On my recent trip delving into the history of the Jewish people in Barbados, I learnt about the tragic history of two peoples – the Jewish and Black races; both uprooted from their homelands and cast together as destiny would have it  on this Caribbean island. Because there are so few Jews living in Barbados today, many are unaware of its rich history in terms of providing a haven for the Jews fleeing persecution.

The Spanish inquisition in the 17th century was the cruellest episode in Sephardic history, whereby the Jews were tortured and killed for their faith over a period of 300 years. The persecuted attempted to flee and as a result were flung far across the world from India to Brazil and to the Caribbean.

The Jews who arrived in Barbados in 1628 were those fleeing from the Portuguese who brought the inquisition to Brazil. Oliver Cromwell had requested that the Jews expelled from Brazil come to the British colony of Barbados where he would give them citizenship.

The Jews, in return, with their technological experts, would bring sugar to the island and make its cultivation efficient. Due to this engineering contribution, Barbados became the world leader in sugar production. In 1654, nearly 300 Jews lived in Barbados but in 1668 due to jealous British business men, the Jews who had enriched the economy immeasurably, were banned from all forms of trade and forced to live in a ghetto in the capital.

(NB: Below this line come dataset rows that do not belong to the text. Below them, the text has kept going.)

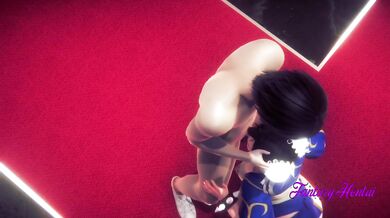 Street Figther Hentai 3D - Chun-Li, Cum in her mouth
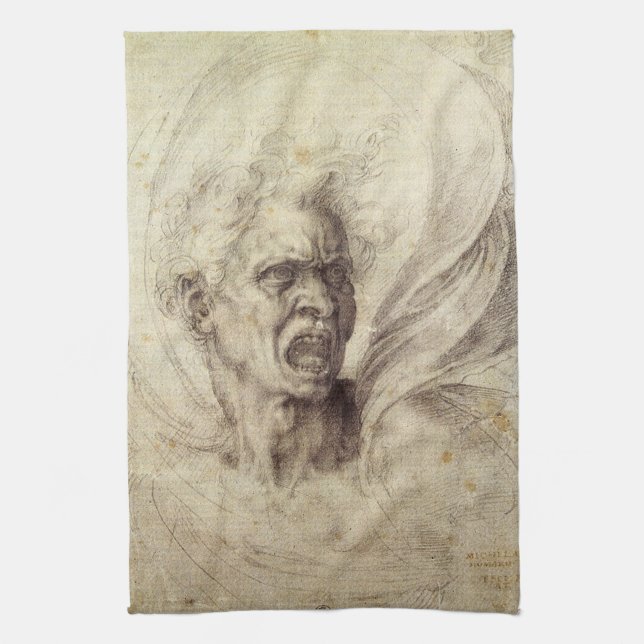 Michelangelo's Damned Soul, Head of a Man Tea Towel (Vertical)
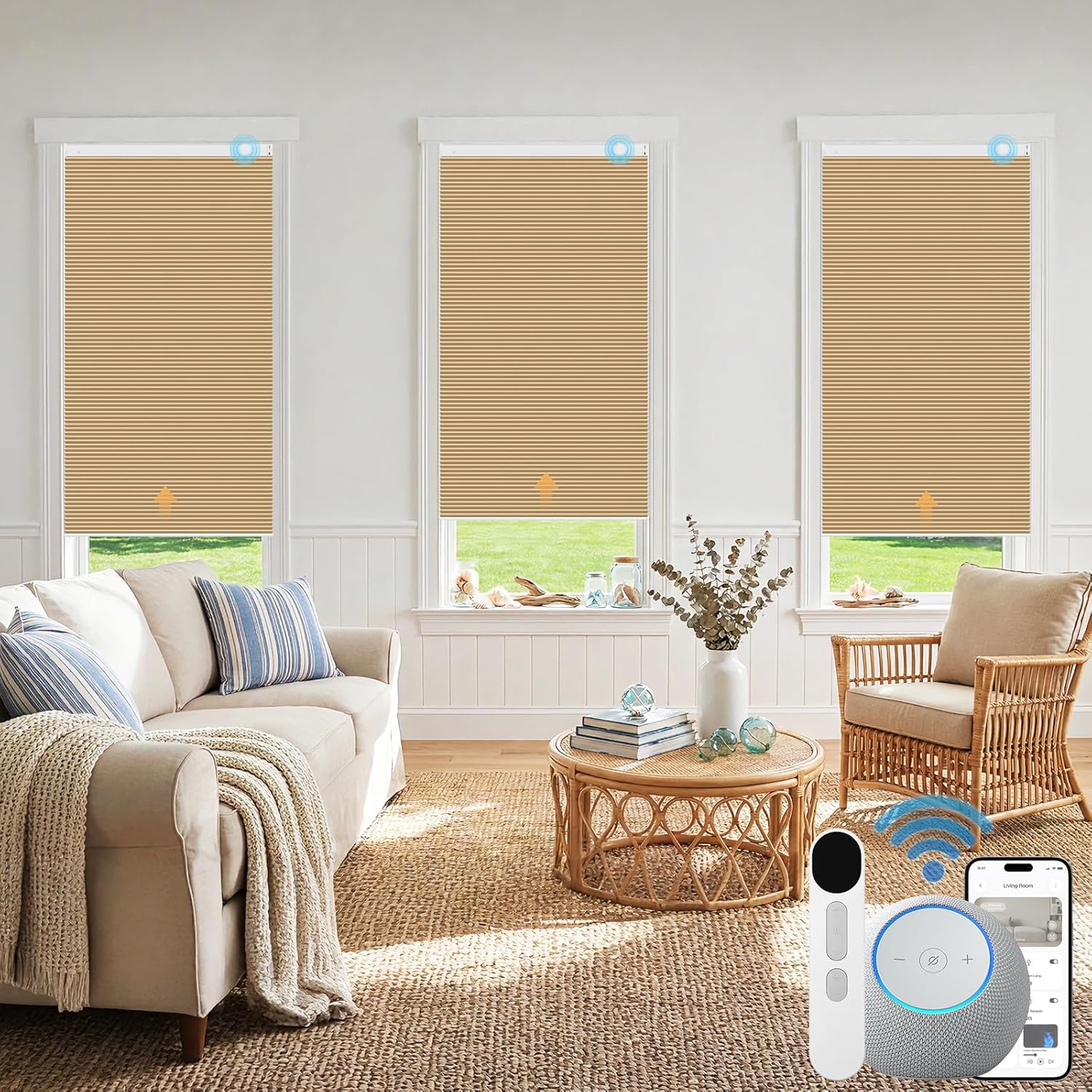 Shade&Beyond No Drill Motorized Cellular Shades, Smart Blackout Honeycomb Blinds with Remote &Rechargeable Battery, Cordless Electric Window Shades for Indoor Custom Size Camel (Customizable)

The streets of the ghetto were known as Tudor, James and Swan Street. The latter, also known as Jew Street, is where merchants set up lively street markets which, although no longer inhabited by Jews, are still active today.

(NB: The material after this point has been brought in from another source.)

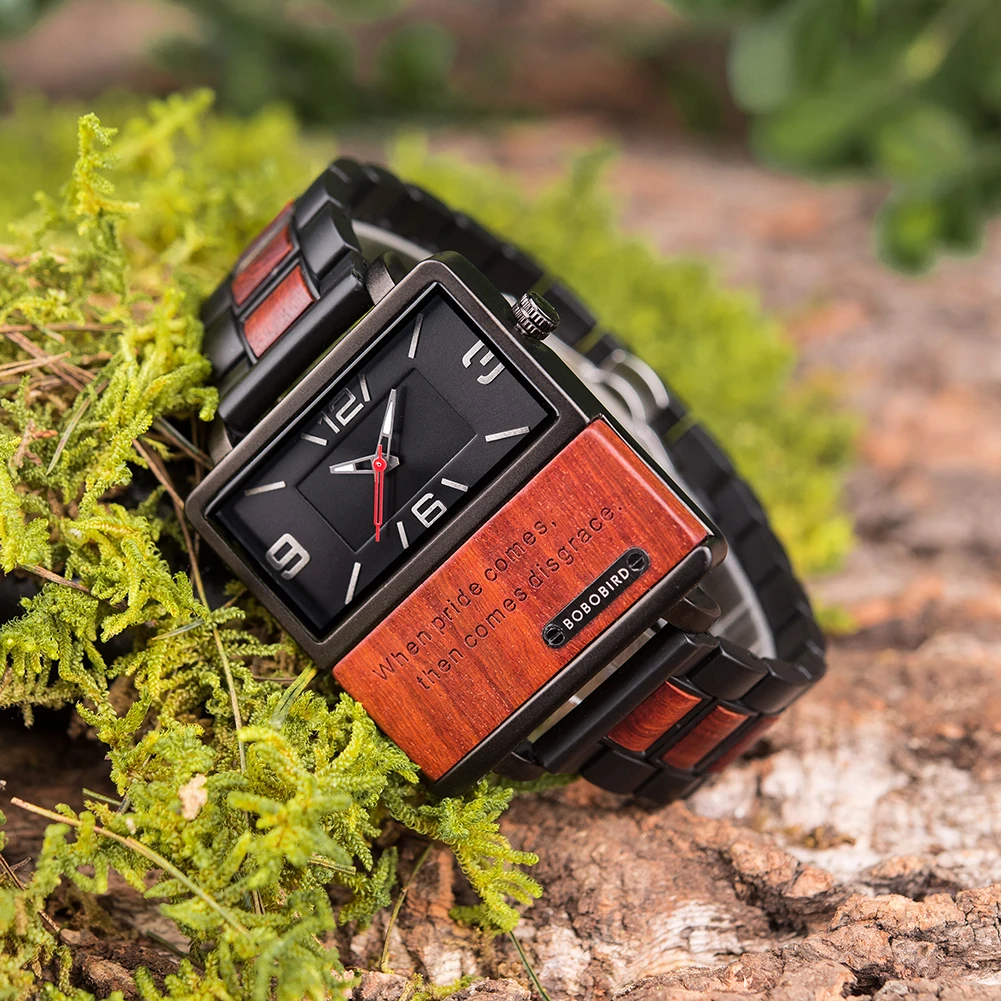 BOBO BIRD Men Watch Custom Wooden Quartz Wristwatch Top New Fashion Luminous Timepiece Clock Great Gift Box Relogio Masculino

This area was also where jews set up the first synagogue, the Nidhe Israel and established the oldest Jewish burial ground in the western world. Tragically in the hurricane of 1831, a massive hurricane devastated much of the island including the synagogue. This prompted emigration of the Jewish community which continued for nearly 100 years until 1929 when the synagogue was sold to a local lawyer as there were no more attendees. The synagogue has since been lovingly restored to its former glory and exists today.

It wasn’t until 1931 that a new immigration arrived from Poland followed by 40 families fleeing rising antisemitism and Hitler. Again Barbados became a haven for the Jews. Much is known about the savage history of slavery without knowing that the Jewish ghetto was a stones throw from the slave market and from the harbour where half starved Africans disembarked and were prepared for sale.

Close by there is a plaque commemorating the spot where slaves fleeing cruel masters were brought to be publicly whipped for the crime of escape . So much of the painful history of both races was concentrated into a such small area of the island.

The heartbreaking history of the black people in Barbados is well documented and now huge research is being done into the archives of the little known history of the Jews. The sprawling, old leprosy Colony has been converted into the centre for Jewish archives where their memory can be preserved. The archives on 800 Jews dating back to 1635 are contained in crumbling, leather-bound books which are works of art in themselves. They are being digitised page by page by workers who sit in the dark all day undertaking this epic task.Most tourists lying on sandy beaches are not aware of the history of the island or the current endeavour to research its Jewish past.

There is a Barbados of cafes, nightclubs, excursions and wonderful hotels like Cobblers Cove, a luxurious boutique hotel located on the west coast of Barbados, where we stayed.

We enjoyed some pretty amazing restaurants, which had the all industrial cool of eateries in New York or London. The highlight of our restaurant experience was the high-end Champers, which has breathtaking ocean views and delicious seafood.

This is a magical holiday resort and whether the intention is to trace the island’s rich past  or to enjoy its wonderful hotels and restaurants – Barbados, has to be the best of all the Caribbean islands. For me it has been an eye-opener  because although I have holidayed on this magnificent island before, I did not fully appreciate the enormity of gift to humanity and to mankind made by the the slave liberator William Wilberforce.